*Tugas*. Ringkaslah teks halaman dalam dua kalimat.

*Teks Halaman*.
GS : Berarti kalau seseorang itu terganggu atau kehilangan arah hidupnya atau tidak lagi menyadari dengan jelas apa sebenarnya tujuan hidupnya itu Pak Paul, itu bisa mengganggu kesehatan jiwanya, seperti tadi yang Pak Paul ceritakan?
PG : Sangat bisa sekali Pak Gunawan, kebetulan dulu saya menulis thesis saya dalam hal ini Pak Gunawan, jadi kaitannya antara kesehatan jiwa dan makna hidup. Dan thesis saya itu mengkonfirmasi iset-riset yang telah diadakan sebelumnya oleh banyak orang, yakni bahwa makna hidup itu sangat mempengaruhi makna jiwa.

*Data Tersedia*.
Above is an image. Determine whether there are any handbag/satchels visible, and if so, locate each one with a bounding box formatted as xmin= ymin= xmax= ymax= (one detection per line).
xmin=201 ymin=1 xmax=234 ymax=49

*Jawaban*. GS bertanya apakah seseorang yang kehilangan arah hidup atau tidak lagi menyadari dengan jelas tujuan hidupnya dapat terganggu kesehatan jiwanya. PG menjawab bahwa hal itu sangat bisa terjadi, lalu menyebutkan bahwa thesis yang dulu ditulisnya tentang kaitan antara kesehatan jiwa dan makna hidup mengonfirmasi riset-riset yang telah diadakan sebelumnya oleh banyak orang.